May 12, 1987|Associated Press

WASHINGTON — Home equity loans, a new source of credit for thousands of homeowners, are financial land mines that could explode in the face of an unwary borrower, two consumer organizations charged Monday.

Consumers Union and the Consumer Federation of America said surveys of banks offering the newly popular form of credit show that they are being heavily promoted, but usually without disclosing pitfalls that could cost borrowers their homes.

They said some lenders write contracts that allow interest rate changes without limits on how often or how much the rates may be changed. True rates may be hidden in advertising by "teaser" rates that are good for only 90 days or so, the groups contended.

Some banks allow borrowers to make interest-only payments for an indefinite period, then hit the homeowner with a balloon payment for the full outstanding balance--an amount that can be $20,000 or more.

Some charge initial fees, ranging as high as $2,000, plus annual fees ranging from $15 to $100, that can wipe out the tax advantages of equity loans.

And few make real efforts to fully disclose their rates and terms to prospective customers, the consumer groups said.

"Home equity loans are land mines that could be triggered by income loss, higher interest rates or a large balloon payment," said Stephen Brobeck, executive director of the Consumer Federation of America. "The resulting explosion could destroy one's home."

Home equity loans are, in effect, second mortgages. They allow the borrower to pledge the equity in his home to back a credit line.

They have become increasingly popular because interest on a real estate loan generally is deductible on federal tax returns, while interest on other loans is losing its tax-deductible status under the new tax law.

But the equity loans present a risk because their security is the home. If the borrower is unable to meet his obligation, the bank can foreclose on the house just as if the loan was a regular mortgage.

WHAT THIS TASK INVOLVES → Copy out the entire article on home equity loans, starting with the date and source line at the top and ending with its final sentence, without changing any wording or punctuation.

RAW DATA →
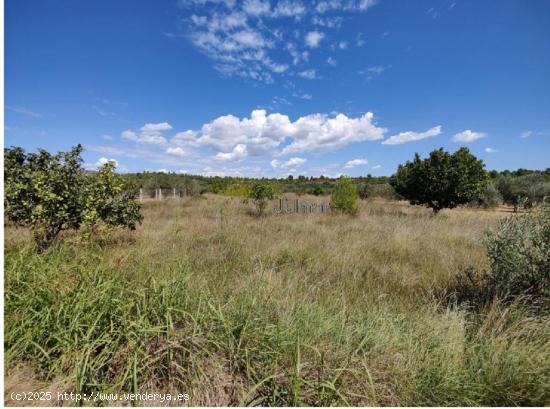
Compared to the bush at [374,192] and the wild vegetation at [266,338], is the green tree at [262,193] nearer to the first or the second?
the wild vegetation at [266,338]

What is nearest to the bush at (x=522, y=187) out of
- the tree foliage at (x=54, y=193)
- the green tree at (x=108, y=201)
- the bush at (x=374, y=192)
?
the bush at (x=374, y=192)

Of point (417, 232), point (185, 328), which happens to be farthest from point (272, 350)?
point (417, 232)

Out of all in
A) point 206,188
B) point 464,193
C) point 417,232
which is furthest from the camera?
point 206,188

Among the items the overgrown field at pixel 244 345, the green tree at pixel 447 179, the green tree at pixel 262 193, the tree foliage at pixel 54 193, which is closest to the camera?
the overgrown field at pixel 244 345

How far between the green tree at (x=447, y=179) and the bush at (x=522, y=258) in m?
13.6

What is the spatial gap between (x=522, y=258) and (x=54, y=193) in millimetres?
7335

ANSWER AREA →
May 12, 1987|Associated Press

WASHINGTON — Home equity loans, a new source of credit for thousands of homeowners, are financial land mines that could explode in the face of an unwary borrower, two consumer organizations charged Monday.

Consumers Union and the Consumer Federation of America said surveys of banks offering the newly popular form of credit show that they are being heavily promoted, but usually without disclosing pitfalls that could cost borrowers their homes.

They said some lenders write contracts that allow interest rate changes without limits on how often or how much the rates may be changed. True rates may be hidden in advertising by "teaser" rates that are good for only 90 days or so, the groups contended.

Some banks allow borrowers to make interest-only payments for an indefinite period, then hit the homeowner with a balloon payment for the full outstanding balance--an amount that can be $20,000 or more.

Some charge initial fees, ranging as high as $2,000, plus annual fees ranging from $15 to $100, that can wipe out the tax advantages of equity loans.

And few make real efforts to fully disclose their rates and terms to prospective customers, the consumer groups said.

"Home equity loans are land mines that could be triggered by income loss, higher interest rates or a large balloon payment," said Stephen Brobeck, executive director of the Consumer Federation of America. "The resulting explosion could destroy one's home."

Home equity loans are, in effect, second mortgages. They allow the borrower to pledge the equity in his home to back a credit line.

They have become increasingly popular because interest on a real estate loan generally is deductible on federal tax returns, while interest on other loans is losing its tax-deductible status under the new tax law.

But the equity loans present a risk because their security is the home. If the borrower is unable to meet his obligation, the bank can foreclose on the house just as if the loan was a regular mortgage.